* **Set problem**: Pull out every line in the rows below that contains the string "light", and copy each one. Match case exactly.

* **Material for the task**:

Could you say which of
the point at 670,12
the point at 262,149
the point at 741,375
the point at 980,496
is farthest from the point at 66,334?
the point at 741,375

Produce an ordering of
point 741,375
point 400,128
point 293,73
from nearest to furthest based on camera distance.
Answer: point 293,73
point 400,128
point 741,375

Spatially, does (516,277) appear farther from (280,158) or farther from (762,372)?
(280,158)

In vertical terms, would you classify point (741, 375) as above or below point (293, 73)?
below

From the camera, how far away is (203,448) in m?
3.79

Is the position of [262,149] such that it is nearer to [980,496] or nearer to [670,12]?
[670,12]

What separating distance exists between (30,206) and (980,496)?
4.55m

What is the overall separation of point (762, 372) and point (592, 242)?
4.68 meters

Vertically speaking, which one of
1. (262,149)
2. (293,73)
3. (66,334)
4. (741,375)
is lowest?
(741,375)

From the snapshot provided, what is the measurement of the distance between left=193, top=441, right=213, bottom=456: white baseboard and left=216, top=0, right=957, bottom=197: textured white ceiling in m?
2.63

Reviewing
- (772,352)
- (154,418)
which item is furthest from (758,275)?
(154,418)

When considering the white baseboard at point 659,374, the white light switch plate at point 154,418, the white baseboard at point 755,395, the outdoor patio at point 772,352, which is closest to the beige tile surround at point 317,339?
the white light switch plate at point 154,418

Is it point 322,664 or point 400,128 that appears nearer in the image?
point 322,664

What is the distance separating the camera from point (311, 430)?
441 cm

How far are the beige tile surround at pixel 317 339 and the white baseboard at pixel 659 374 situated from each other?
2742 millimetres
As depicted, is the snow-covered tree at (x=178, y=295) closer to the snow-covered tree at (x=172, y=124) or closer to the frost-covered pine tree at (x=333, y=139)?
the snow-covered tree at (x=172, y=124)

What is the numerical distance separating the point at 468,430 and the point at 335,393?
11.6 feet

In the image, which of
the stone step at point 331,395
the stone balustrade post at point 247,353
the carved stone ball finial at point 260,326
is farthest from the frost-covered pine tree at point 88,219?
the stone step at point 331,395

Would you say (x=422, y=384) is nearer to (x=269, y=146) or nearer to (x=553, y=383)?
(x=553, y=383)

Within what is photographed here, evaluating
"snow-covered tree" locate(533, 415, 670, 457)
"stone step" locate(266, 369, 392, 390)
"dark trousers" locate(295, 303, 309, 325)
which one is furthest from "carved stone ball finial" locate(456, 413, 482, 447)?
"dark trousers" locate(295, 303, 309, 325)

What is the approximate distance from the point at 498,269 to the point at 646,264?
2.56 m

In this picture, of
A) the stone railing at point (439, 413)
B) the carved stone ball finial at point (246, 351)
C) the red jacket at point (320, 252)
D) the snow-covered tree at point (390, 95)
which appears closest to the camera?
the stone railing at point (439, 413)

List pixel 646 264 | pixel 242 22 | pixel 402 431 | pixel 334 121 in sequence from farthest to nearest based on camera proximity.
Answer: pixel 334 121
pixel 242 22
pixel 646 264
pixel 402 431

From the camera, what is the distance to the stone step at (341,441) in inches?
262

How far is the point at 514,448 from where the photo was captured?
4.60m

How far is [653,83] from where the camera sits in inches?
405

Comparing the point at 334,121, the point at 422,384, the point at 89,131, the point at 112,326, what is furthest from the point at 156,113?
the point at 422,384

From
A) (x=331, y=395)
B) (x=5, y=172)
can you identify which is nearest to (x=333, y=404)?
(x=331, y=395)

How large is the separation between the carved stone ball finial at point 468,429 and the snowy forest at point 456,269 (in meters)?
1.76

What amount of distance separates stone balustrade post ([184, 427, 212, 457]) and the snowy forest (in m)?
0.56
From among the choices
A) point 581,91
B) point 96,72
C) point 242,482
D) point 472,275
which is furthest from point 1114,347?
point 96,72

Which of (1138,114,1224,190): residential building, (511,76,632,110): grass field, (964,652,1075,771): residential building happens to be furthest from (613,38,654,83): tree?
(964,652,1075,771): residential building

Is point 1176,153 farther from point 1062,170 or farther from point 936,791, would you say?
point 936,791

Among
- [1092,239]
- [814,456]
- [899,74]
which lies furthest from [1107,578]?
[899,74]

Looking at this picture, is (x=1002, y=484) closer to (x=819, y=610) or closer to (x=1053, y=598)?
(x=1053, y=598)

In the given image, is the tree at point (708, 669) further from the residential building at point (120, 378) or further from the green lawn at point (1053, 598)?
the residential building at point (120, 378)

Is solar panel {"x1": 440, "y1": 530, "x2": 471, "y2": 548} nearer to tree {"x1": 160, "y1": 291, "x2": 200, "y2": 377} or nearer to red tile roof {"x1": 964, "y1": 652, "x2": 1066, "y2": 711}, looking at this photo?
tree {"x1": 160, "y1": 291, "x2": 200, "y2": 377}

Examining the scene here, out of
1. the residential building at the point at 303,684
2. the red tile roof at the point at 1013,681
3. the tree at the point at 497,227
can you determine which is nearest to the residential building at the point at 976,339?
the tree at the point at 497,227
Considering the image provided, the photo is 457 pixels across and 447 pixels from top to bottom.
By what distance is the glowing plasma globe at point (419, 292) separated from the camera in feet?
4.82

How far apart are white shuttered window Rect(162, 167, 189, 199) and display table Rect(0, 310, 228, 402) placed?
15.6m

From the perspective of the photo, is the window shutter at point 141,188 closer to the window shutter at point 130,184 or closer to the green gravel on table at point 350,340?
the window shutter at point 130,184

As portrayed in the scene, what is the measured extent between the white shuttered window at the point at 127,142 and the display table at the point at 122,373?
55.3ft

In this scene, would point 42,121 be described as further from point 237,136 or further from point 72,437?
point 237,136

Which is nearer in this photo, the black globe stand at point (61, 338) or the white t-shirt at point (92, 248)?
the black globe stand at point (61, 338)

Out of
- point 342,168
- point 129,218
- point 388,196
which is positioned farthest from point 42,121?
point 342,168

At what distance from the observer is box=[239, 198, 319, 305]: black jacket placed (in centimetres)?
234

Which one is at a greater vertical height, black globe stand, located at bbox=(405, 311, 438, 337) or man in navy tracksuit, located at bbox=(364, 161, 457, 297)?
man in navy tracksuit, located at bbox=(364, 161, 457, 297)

* **Final result**:
When considering the white baseboard at point 659,374, the white light switch plate at point 154,418, the white baseboard at point 755,395, the outdoor patio at point 772,352, which is closest to the beige tile surround at point 317,339?
the white light switch plate at point 154,418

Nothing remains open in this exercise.